What to produce:
Reproduce verbatim the lines from the one containing "Is point 596,160" through the one containing "274 centimetres", including both of those lines.

Listed records:
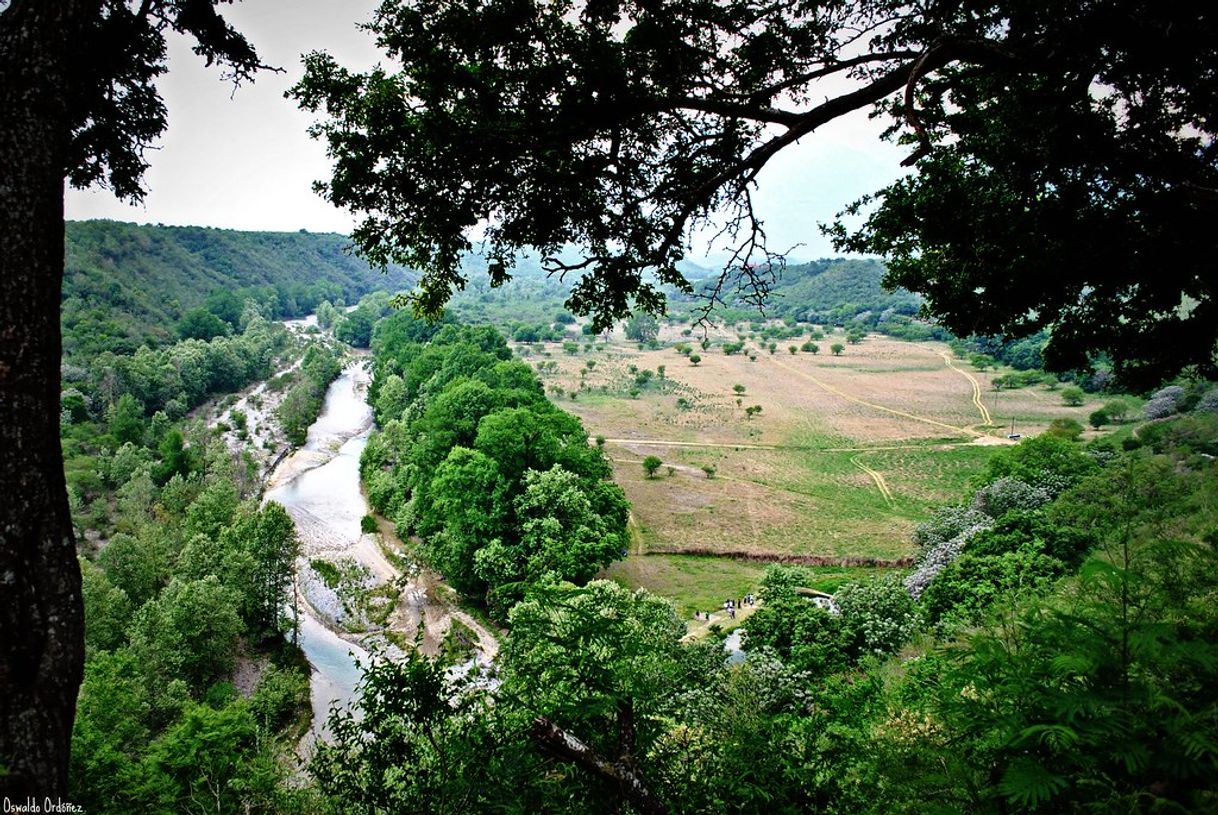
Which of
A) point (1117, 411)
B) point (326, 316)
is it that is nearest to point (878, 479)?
point (1117, 411)

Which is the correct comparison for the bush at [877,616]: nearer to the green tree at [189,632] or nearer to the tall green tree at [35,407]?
the tall green tree at [35,407]

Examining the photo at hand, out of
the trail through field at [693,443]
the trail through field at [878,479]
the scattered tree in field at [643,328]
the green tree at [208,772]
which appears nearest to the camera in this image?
the green tree at [208,772]

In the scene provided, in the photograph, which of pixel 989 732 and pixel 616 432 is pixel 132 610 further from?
pixel 616 432

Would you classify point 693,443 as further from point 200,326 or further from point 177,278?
point 177,278

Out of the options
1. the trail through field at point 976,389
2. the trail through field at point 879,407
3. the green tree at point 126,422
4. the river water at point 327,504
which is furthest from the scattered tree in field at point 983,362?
the green tree at point 126,422

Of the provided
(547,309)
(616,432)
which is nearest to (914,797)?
(616,432)

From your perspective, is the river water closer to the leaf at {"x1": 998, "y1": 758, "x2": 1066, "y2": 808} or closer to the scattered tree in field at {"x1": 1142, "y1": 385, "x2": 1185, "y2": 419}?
the leaf at {"x1": 998, "y1": 758, "x2": 1066, "y2": 808}
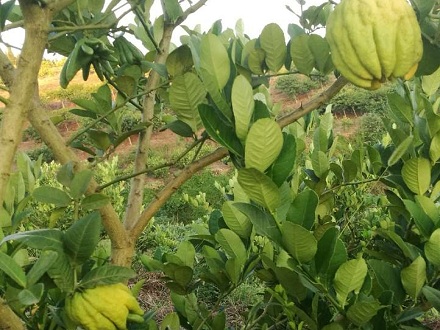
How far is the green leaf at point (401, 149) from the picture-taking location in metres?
0.79

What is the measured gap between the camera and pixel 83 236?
616 millimetres

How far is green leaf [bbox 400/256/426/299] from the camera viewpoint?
690 mm

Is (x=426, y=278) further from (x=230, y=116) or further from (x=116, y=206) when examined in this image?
(x=116, y=206)

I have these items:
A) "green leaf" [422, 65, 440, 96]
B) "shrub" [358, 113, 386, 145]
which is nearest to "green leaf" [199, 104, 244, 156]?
"green leaf" [422, 65, 440, 96]

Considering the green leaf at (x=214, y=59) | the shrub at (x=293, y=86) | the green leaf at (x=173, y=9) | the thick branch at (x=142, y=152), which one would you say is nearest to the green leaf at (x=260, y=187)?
the green leaf at (x=214, y=59)

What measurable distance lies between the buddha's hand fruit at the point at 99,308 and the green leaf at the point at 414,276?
0.33 metres

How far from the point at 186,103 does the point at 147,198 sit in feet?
17.8

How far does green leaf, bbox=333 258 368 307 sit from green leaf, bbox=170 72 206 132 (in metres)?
0.24

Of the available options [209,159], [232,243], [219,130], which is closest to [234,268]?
[232,243]

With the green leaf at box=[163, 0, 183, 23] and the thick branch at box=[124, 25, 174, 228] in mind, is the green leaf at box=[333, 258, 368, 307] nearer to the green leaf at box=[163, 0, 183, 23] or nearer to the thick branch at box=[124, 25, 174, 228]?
the thick branch at box=[124, 25, 174, 228]

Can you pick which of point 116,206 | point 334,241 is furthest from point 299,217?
point 116,206

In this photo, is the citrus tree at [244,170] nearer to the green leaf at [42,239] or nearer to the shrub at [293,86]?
the green leaf at [42,239]

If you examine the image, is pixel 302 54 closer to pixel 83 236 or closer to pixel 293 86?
pixel 83 236

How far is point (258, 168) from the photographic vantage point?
565 mm
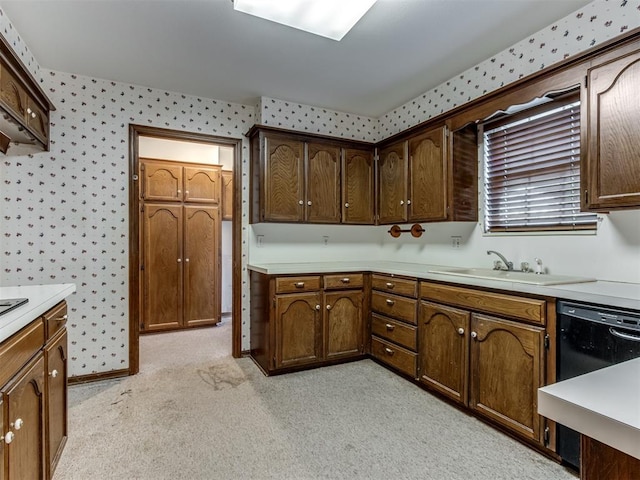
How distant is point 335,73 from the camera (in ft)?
9.45

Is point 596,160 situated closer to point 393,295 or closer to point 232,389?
point 393,295

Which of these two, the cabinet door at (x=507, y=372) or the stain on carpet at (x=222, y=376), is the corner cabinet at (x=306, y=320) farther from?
the cabinet door at (x=507, y=372)

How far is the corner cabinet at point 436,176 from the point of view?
274 centimetres

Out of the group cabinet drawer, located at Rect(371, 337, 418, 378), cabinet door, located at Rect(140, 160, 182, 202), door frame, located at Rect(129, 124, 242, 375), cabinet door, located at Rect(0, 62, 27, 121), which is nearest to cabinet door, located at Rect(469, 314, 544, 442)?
cabinet drawer, located at Rect(371, 337, 418, 378)

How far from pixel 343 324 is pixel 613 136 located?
7.61 ft

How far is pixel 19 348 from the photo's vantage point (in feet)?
3.95

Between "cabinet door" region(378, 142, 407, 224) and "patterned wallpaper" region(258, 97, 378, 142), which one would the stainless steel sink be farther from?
"patterned wallpaper" region(258, 97, 378, 142)

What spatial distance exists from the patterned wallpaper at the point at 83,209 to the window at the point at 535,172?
292 cm

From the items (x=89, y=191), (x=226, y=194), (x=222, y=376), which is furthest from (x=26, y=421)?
(x=226, y=194)

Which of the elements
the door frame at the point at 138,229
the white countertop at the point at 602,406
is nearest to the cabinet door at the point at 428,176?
the door frame at the point at 138,229

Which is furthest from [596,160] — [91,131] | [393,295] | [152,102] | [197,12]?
[91,131]

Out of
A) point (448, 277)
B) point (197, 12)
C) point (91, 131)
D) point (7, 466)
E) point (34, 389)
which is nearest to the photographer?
point (7, 466)

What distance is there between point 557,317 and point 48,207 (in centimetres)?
359

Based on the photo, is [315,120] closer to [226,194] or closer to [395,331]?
[226,194]
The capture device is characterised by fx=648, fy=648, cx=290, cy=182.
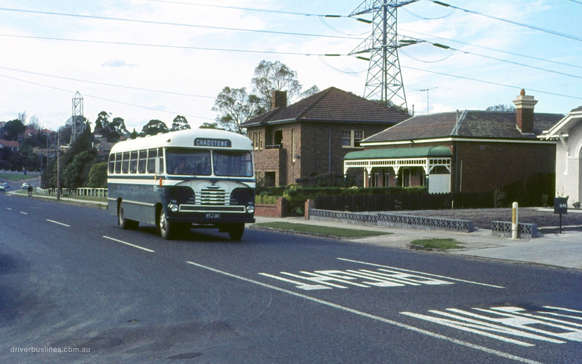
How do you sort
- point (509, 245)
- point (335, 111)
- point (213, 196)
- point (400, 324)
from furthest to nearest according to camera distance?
point (335, 111), point (213, 196), point (509, 245), point (400, 324)

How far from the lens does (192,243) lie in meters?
18.3

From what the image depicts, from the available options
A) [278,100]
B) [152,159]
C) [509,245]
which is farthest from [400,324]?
[278,100]

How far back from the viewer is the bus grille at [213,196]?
738 inches

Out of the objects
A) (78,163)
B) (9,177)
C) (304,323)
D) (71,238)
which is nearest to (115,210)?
(71,238)

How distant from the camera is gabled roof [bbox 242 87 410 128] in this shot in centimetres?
4959

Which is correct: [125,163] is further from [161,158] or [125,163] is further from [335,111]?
[335,111]

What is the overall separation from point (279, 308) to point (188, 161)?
10944 millimetres

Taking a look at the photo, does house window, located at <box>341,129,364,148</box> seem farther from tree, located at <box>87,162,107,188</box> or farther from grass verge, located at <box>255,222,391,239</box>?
tree, located at <box>87,162,107,188</box>

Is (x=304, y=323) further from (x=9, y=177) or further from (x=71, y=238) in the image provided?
(x=9, y=177)

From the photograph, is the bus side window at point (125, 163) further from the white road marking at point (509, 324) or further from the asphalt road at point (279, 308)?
the white road marking at point (509, 324)

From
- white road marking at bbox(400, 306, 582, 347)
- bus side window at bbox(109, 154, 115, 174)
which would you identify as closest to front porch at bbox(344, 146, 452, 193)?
bus side window at bbox(109, 154, 115, 174)

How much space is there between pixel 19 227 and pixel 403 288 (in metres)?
17.2

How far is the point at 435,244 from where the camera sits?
18.2 meters

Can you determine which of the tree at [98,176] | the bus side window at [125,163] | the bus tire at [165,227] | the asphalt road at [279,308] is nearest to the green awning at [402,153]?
the bus side window at [125,163]
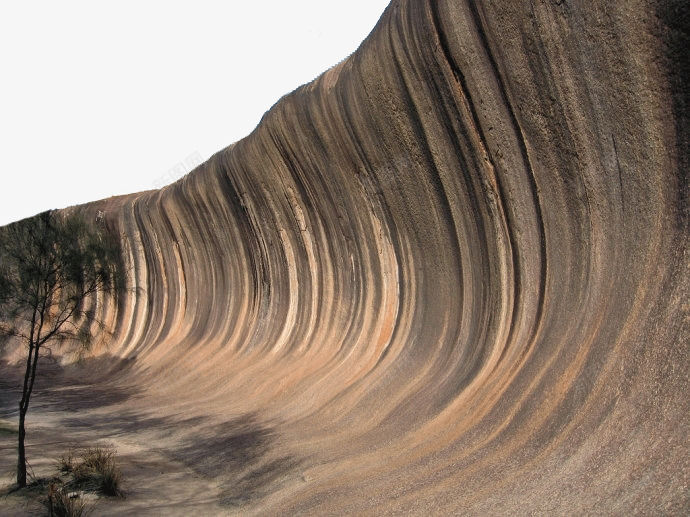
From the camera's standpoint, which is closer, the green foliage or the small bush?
the small bush

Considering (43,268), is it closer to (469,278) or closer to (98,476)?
(98,476)

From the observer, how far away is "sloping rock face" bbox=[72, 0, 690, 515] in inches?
174

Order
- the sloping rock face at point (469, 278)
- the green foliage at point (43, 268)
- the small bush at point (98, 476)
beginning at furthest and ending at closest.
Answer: the green foliage at point (43, 268) → the small bush at point (98, 476) → the sloping rock face at point (469, 278)

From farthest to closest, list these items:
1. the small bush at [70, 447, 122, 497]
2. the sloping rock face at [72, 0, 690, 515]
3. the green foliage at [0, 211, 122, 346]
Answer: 1. the green foliage at [0, 211, 122, 346]
2. the small bush at [70, 447, 122, 497]
3. the sloping rock face at [72, 0, 690, 515]

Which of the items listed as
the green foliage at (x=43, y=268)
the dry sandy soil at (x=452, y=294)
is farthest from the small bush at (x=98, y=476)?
the green foliage at (x=43, y=268)

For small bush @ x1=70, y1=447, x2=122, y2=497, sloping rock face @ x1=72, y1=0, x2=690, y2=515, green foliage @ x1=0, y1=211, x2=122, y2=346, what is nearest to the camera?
sloping rock face @ x1=72, y1=0, x2=690, y2=515

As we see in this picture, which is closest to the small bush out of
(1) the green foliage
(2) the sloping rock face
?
(2) the sloping rock face

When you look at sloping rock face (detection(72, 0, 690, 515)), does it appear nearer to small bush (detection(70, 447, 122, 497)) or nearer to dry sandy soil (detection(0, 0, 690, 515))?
dry sandy soil (detection(0, 0, 690, 515))

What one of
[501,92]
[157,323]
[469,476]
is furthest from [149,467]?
[157,323]

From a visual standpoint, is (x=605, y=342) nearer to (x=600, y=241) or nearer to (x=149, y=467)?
(x=600, y=241)

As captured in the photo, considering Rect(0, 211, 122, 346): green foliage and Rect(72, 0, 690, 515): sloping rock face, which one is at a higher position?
Rect(0, 211, 122, 346): green foliage

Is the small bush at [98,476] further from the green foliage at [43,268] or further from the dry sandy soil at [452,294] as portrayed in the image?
the green foliage at [43,268]

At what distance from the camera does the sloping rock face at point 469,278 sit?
442 cm

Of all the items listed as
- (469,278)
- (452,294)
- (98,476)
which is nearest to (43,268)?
(98,476)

Reply to the exercise:
Is point 596,160 situated closer to point 393,295 or closer to point 232,389?
point 393,295

Which of these two, the cabinet door at (x=507, y=372) or the stain on carpet at (x=222, y=376), is the corner cabinet at (x=306, y=320) farther from?
the cabinet door at (x=507, y=372)

How far is the corner cabinet at point 436,176 from the point of view?
274 centimetres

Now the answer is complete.